» **TO DO**: Format every line of the material below as a JSON list of strings, one string per line, leaving out the blank lines.

Start STORED ROWS

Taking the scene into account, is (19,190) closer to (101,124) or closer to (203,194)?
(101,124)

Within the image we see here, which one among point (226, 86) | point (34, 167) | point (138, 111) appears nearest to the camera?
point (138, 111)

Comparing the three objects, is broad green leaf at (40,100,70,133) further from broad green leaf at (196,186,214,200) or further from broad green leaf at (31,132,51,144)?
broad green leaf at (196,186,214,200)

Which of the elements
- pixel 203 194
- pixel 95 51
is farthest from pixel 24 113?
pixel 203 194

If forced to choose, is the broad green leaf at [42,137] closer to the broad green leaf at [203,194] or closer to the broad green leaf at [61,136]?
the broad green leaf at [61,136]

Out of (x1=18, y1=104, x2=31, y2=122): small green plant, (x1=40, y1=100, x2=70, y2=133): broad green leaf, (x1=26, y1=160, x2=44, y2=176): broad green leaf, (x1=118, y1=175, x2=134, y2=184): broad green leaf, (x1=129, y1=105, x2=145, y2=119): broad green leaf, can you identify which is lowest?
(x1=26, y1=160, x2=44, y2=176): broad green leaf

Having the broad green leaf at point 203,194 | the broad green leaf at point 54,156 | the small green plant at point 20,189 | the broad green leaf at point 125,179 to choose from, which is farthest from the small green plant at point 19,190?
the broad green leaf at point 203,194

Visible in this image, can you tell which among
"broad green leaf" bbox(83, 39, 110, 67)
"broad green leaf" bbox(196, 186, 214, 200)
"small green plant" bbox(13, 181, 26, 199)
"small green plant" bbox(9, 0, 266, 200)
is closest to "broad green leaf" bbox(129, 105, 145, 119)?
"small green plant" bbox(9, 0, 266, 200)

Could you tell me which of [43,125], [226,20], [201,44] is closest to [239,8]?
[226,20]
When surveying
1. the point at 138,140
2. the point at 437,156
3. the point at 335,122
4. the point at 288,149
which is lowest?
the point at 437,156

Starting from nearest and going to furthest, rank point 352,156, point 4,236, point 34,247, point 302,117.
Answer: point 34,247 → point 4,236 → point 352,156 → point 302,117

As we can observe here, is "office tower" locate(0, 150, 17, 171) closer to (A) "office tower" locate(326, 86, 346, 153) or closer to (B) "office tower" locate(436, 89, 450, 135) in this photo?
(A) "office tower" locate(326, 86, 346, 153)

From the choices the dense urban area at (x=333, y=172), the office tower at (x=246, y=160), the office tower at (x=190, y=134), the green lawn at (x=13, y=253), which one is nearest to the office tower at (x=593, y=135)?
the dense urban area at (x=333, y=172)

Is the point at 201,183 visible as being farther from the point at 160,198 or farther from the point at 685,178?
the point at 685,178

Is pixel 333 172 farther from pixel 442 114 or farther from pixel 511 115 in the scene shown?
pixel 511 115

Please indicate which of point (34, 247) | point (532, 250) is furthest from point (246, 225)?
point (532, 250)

End STORED ROWS

» **ANSWER TO THIS TASK**:
[
  "Taking the scene into account, is (19,190) closer to (101,124) or closer to (203,194)?",
  "(101,124)",
  "Within the image we see here, which one among point (226, 86) | point (34, 167) | point (138, 111) appears nearest to the camera?",
  "point (138, 111)",
  "Comparing the three objects, is broad green leaf at (40,100,70,133) further from broad green leaf at (196,186,214,200) or further from broad green leaf at (31,132,51,144)?",
  "broad green leaf at (196,186,214,200)",
  "Which of the elements",
  "- pixel 203 194",
  "- pixel 95 51",
  "is farthest from pixel 24 113?",
  "pixel 203 194",
  "If forced to choose, is the broad green leaf at [42,137] closer to the broad green leaf at [203,194] or closer to the broad green leaf at [61,136]?",
  "the broad green leaf at [61,136]",
  "Out of (x1=18, y1=104, x2=31, y2=122): small green plant, (x1=40, y1=100, x2=70, y2=133): broad green leaf, (x1=26, y1=160, x2=44, y2=176): broad green leaf, (x1=118, y1=175, x2=134, y2=184): broad green leaf, (x1=129, y1=105, x2=145, y2=119): broad green leaf, can you identify which is lowest?",
  "(x1=26, y1=160, x2=44, y2=176): broad green leaf",
  "Having the broad green leaf at point 203,194 | the broad green leaf at point 54,156 | the small green plant at point 20,189 | the broad green leaf at point 125,179 to choose from, which is farthest from the small green plant at point 19,190?",
  "the broad green leaf at point 203,194",
  "Visible in this image, can you tell which among",
  "\"broad green leaf\" bbox(83, 39, 110, 67)",
  "\"broad green leaf\" bbox(196, 186, 214, 200)",
  "\"small green plant\" bbox(13, 181, 26, 199)",
  "\"small green plant\" bbox(9, 0, 266, 200)",
  "is closest to \"broad green leaf\" bbox(129, 105, 145, 119)?",
  "\"small green plant\" bbox(9, 0, 266, 200)",
  "Could you tell me which of [43,125], [226,20], [201,44] is closest to [239,8]?",
  "[226,20]",
  "When surveying",
  "1. the point at 138,140",
  "2. the point at 437,156",
  "3. the point at 335,122",
  "4. the point at 288,149",
  "which is lowest?",
  "the point at 437,156",
  "Starting from nearest and going to furthest, rank point 352,156, point 4,236, point 34,247, point 302,117.",
  "Answer: point 34,247 → point 4,236 → point 352,156 → point 302,117",
  "As we can observe here, is \"office tower\" locate(0, 150, 17, 171) closer to (A) \"office tower\" locate(326, 86, 346, 153) or closer to (B) \"office tower\" locate(436, 89, 450, 135) in this photo?",
  "(A) \"office tower\" locate(326, 86, 346, 153)",
  "From the choices the dense urban area at (x=333, y=172), the office tower at (x=246, y=160), the office tower at (x=190, y=134), the green lawn at (x=13, y=253), which one is nearest to the office tower at (x=593, y=135)?",
  "the dense urban area at (x=333, y=172)",
  "Is the point at 201,183 visible as being farther from the point at 160,198 or farther from the point at 685,178?",
  "the point at 685,178",
  "Is pixel 333 172 farther from pixel 442 114 or farther from pixel 511 115 in the scene shown?",
  "pixel 511 115",
  "Please indicate which of point (34, 247) | point (532, 250) is furthest from point (246, 225)?",
  "point (532, 250)"
]